ORDER BY (the lesser known way)

We all know with MySQL you can use ORDER BY with a list of columns to return an ordered set, e.g. ORDER BY name, type, state;
I often use the syntax ORDER BY 1,2; which I’m surprised that some people do not know about.

However I needed to do some selective ordering of a type field, I didn’t want to for example have a lookup table just to join for ordering. While contemplating a means of achieving this, I asked a work colleague, who I figured may have just experienced this problem before. Lone behold I became the student as I discovered there is a third syntax with ORDER BY, using expressions.

mysql> create table test(name varchar(10) not null, type varchar(10) not null);
Query OK, 0 rows affected (0.06 sec)

mysql> insert into test(name,type) values
('Apples','Fruit'),
('Bananas','Fruit'),
('Carrots','Veg'),
('Onions','Veg'),
('Beer','Liquid'),
('Water','Liquid'),
('Crackers','Food');
Query OK, 7 rows affected (0.00 sec)
Records: 7  Duplicates: 0  Warnings: 0

mysql> select name from test
order by type='Veg' DESC,
         type='Fruit' DESC,
         type='Food' DESC,
         type='Liquid' DESC;
+----------+
| name     |
+----------+
| Carrots  |
| Onions   |
| Apples   |
| Bananas  |
| Crackers |
| Beer     |
| Water    |
+----------+
7 rows in set (0.00 sec)

Of course, reading the MySQL Manual confirms this on the SELECT command.
I’ve not read the MySQL manual from cover to cover, since 4.x days. Perhaps it’s time.

Thanks to Nick Pisarro of Blog Revolution for this most valuable tip.

Comments

  1. Rob Wultsch says

    I suggest looking at using the field syntax:

    mysql> SELECT name
    -> FROM test
    -> ORDER BY FIELD(type,’Veg’,’Fruit’,’Food’,’Liquid’);
    +———-+
    | name |
    +———-+
    | Carrots |
    | Onions |
    | Apples |
    | Bananas |
    | Crackers |
    | Beer |
    | Water |
    +———-+
    7 rows in set (0.00 sec)

  2. says

    It’s one of those things that I never would have thought of, but makes perfect sense and seems remarkably obvious now that I see it. After all, each of those expressions evaluates to a 1 or a 0, at which point it returns those that evaulate to 1 (true) first (when ordering descending).

Stored data:
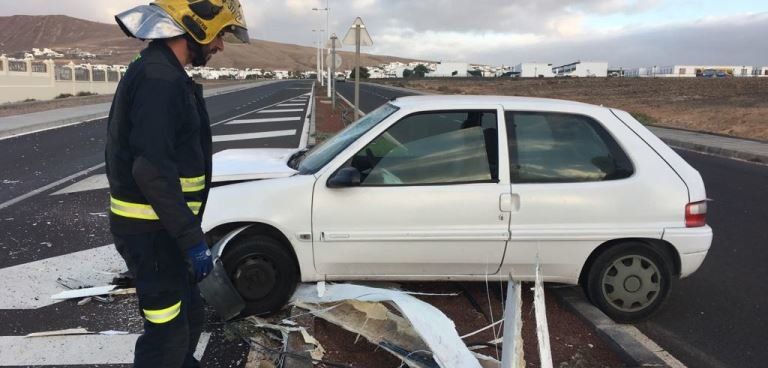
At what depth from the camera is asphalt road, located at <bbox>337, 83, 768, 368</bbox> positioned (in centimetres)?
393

...

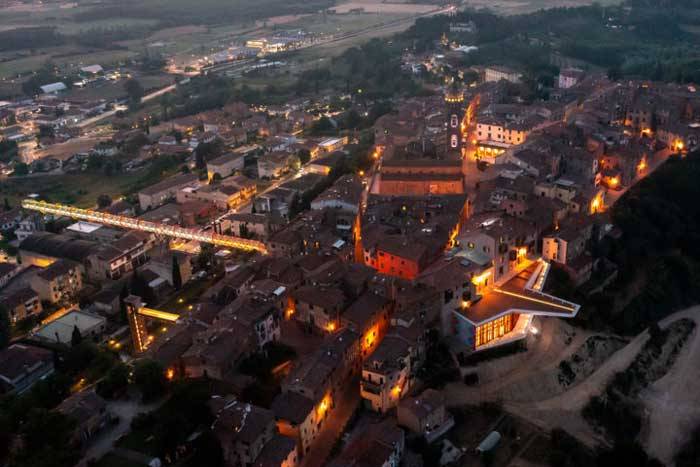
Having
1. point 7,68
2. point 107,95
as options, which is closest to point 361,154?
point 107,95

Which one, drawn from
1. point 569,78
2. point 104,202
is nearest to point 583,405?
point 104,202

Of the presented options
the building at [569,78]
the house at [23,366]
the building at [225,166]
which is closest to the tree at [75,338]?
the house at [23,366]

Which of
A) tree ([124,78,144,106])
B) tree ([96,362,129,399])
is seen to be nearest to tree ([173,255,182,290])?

* * *

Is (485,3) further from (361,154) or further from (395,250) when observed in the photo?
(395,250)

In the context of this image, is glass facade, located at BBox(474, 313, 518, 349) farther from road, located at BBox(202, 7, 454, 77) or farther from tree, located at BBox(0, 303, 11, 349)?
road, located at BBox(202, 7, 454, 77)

Given instruction 1:
Answer these from the ORDER BY post:
(a) Whom does the author thank for the tip?
(b) How many rows does the insert statement add to the test table?
(c) Which function does Rob Wultsch suggest using in the ORDER BY clause?
Given instruction 2: Transcribe the part of the ORDER BY post from "Of course, reading" to "Perhaps it’s time.".
Given instruction 3: List every name value inserted into the test table in the ORDER BY post, in the order they are inserted.
Answer using only the ORDER BY post.

Complete answer 1:
(a) Nick Pisarro of Blog Revolution
(b) 7
(c) FIELD

Complete answer 2:
Of course, reading the MySQL Manual confirms this on the SELECT command.
I’ve not read the MySQL manual from cover to cover, since 4.x days. Perhaps it’s time.

Complete answer 3:
Apples
Bananas
Carrots
Onions
Beer
Water
Crackers